The influx of more “problematic people” is being felt by the Neštěmice council with respect to its regular operations. Among other matters, there now has to be much more garbage removal in the problematic localities because unauthorized dumping sites are being created there almost non-stop.

“In the morning our staff cleans the streets and takes the garbage away, and in the evening there’s more,” says Tomková, whose local authority is also constantly addressing complaints from the problematic locations. “Disruption of nighttime quiet, verbal assaults and public order violations are the most frequent misdemeanors.”

This should have been anticipated …

Experts predicted exactly these developments. “If a city decides to take advantage of such a measure, it should just be for a very small part of its territory or even just affect a specific building in order to create leverage over the owner, the trafficker in poverty,” Martin Šimáček, director of the Institute for Social Inclusion, told the Deník Referendum news server recently.

How is the leadership of Ústí nad Labem responding now that the measures have been in place for six months? It’s difficult to say – the Vice-Mayor in charge of social affairs, Tomáš Vlach (ANO), has yet to respond to questions from HlídacíPes.org.

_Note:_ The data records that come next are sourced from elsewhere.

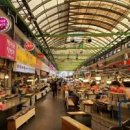 서울 광장시장 빈대떡 먹거리 정보, 서울 종로가볼만한곳 이미지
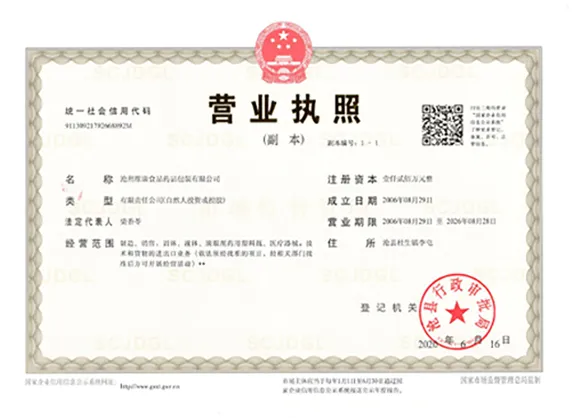 Leading Dropper Manufacturer for Innovative Fluid Dispensing Solutions and Equipment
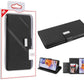 LG Stylo 6 Jacket Wallet Case
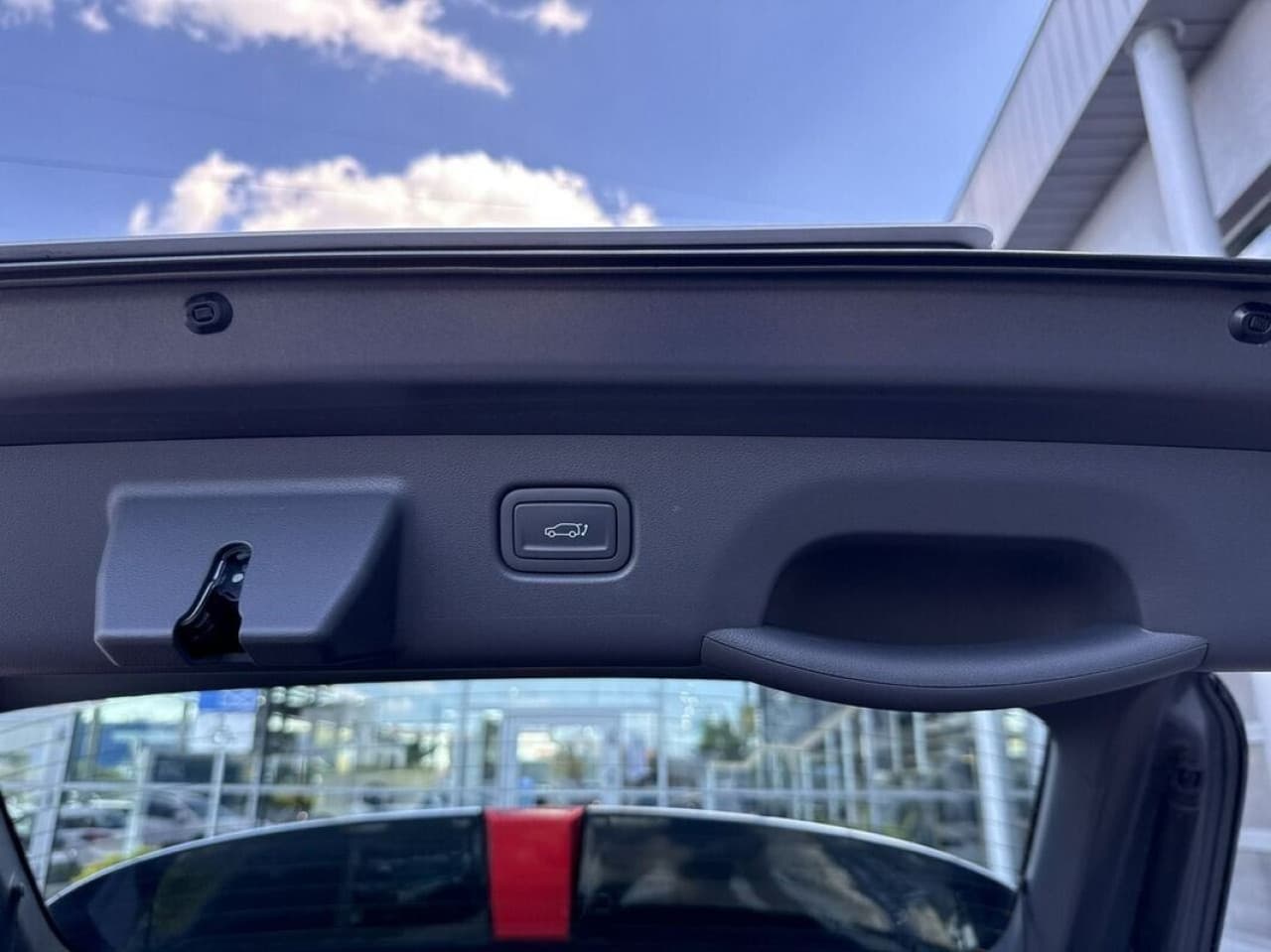 Hyundai Kona - zdjęcie 20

His colleague on the local council, who is also an MP for the ANO movement, Eva Fialová, has confirmed the influx of new arrivals – herself included. “More and more people continue to move in, so soon it’s possible that the worst category will predominate here,” she said in an interview for the Aktuálně.cz news server assessing her four-month “social experiment” experience of living in an apartment in the ghetto in Předlice. 

Šimáček claims the main responsibility for the situation rests with the state, which he believes must demonstrate to local authorities that it will not accept their driving out socially vulnerable people. “The crucial Labor Ministers usually go visit the mayors of North Bohemia, and during those one-off excursions to the excluded localities, they allow themselves to be easily convinced (or just confirm their own biases) that the solution is to change the welfare system and get rid of the ‘inadaptables’,” he posted to his blog on Aktuálně.cz.

The residents of the ghettos at Mojžíř and Předlice, of course, have their own stories to tell about politicians visiting. The ghetttos are among the obligatory stops made by Government buses – in September Czech Labor and Social Affairs Minister Jana Maláčová (Czech Social Democratic Party – ČSSD) even spent the night in Předlice.

Last year Prime Minister Andrej Babiš (ANO) dropped by there, and in 2016 it was Prime Minister Bohuslav Sobotka (ČSSD). “They come here like it’s the zoo, lots of ministers have come here. Nobody has come to our aid, though,” Mayor Tomková recently told the tabloid Blesk Zprávy.

What does the city have to say? “Representatives of the Government, the state and the political parties have always come to visit. Sometimes the visit proves important, sometimes less so. It would be pretty daring to say these visits are meaningless, though, because at least they see what it’s like here, and that experience is always important when they make their own decisions,” claims Romana Macová, spokesperson for the Ústí nad Labem City Hall.